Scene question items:
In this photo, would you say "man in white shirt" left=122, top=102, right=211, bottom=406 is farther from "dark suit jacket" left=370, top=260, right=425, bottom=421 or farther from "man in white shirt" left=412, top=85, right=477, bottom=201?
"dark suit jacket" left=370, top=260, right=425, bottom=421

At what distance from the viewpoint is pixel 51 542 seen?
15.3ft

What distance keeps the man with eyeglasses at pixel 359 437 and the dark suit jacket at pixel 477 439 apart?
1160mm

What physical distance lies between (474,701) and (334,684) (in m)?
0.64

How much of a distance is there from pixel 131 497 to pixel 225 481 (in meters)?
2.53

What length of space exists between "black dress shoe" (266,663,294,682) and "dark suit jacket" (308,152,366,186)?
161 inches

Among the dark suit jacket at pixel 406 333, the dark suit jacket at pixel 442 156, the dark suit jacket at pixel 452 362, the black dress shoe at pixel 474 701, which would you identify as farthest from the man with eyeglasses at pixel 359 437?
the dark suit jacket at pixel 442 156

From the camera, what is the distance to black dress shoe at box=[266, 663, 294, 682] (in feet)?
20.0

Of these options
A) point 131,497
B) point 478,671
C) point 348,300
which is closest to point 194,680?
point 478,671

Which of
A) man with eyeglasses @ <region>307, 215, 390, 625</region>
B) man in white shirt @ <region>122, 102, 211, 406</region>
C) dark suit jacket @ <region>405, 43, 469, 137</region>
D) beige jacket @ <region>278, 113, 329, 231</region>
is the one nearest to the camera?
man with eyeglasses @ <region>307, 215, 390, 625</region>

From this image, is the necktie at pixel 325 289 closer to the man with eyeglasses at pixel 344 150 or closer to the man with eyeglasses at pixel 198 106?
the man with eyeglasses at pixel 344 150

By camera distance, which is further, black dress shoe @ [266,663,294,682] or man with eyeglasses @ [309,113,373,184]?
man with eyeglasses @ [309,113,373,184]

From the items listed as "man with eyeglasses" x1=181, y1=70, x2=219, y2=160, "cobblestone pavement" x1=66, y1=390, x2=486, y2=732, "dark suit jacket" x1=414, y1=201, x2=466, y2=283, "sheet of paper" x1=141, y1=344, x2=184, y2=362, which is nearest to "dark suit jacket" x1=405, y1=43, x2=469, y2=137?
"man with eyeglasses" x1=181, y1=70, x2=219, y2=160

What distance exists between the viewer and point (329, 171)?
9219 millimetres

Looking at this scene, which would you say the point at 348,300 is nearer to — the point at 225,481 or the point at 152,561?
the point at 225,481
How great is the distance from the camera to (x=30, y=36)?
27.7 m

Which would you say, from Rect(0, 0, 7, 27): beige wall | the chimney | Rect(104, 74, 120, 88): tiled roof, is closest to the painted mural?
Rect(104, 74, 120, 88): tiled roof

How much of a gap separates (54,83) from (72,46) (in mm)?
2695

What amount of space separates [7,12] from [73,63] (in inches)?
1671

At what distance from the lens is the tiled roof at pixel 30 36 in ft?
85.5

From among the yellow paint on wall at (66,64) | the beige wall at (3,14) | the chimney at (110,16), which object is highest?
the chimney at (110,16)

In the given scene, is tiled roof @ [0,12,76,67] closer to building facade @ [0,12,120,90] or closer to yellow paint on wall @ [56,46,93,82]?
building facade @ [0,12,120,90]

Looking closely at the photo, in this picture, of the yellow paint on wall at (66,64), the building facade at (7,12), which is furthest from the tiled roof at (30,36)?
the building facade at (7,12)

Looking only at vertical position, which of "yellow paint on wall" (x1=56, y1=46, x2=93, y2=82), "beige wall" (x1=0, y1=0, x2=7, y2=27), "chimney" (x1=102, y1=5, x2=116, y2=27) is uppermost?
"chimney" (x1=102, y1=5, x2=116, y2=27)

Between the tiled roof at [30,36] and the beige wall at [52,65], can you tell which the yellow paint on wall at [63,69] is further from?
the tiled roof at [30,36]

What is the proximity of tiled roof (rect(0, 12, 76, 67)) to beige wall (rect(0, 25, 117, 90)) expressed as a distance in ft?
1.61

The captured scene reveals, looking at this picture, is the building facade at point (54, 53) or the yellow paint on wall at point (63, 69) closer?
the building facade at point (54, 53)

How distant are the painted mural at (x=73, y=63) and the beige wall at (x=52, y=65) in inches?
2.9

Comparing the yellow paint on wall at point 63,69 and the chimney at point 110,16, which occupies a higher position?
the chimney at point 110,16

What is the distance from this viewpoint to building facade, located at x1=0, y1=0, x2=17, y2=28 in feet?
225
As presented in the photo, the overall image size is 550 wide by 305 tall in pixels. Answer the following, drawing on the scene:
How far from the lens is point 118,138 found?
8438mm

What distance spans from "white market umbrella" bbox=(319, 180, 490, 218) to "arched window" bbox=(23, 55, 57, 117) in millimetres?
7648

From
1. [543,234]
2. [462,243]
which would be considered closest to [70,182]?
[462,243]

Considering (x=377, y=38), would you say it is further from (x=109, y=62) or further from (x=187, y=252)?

Directions:
Return, word for word, the lines starting with the one that contains "How distant are" and going on through the end of the items.

Task answer:
How distant are the painted mural at (x=73, y=63) and the beige wall at (x=52, y=65) in inches?
2.9

Comparing the yellow paint on wall at point 63,69 and the chimney at point 110,16, which occupies a higher position?
the chimney at point 110,16

What is the distance from this viewpoint to building facade, located at x1=0, y1=0, x2=17, y2=28 in feet?
225
As presented in the photo, the overall image size is 550 wide by 305 tall in pixels. Answer the following, drawing on the scene:
How far from the lens is point 118,138 found?
8438mm

What distance spans from "white market umbrella" bbox=(319, 180, 490, 218) to "arched window" bbox=(23, 55, 57, 117) in millimetres?
7648

From
1. [543,234]
2. [462,243]
which would be considered closest to [70,182]?
[462,243]

Considering (x=377, y=38), would you say it is further from (x=109, y=62) or further from (x=187, y=252)?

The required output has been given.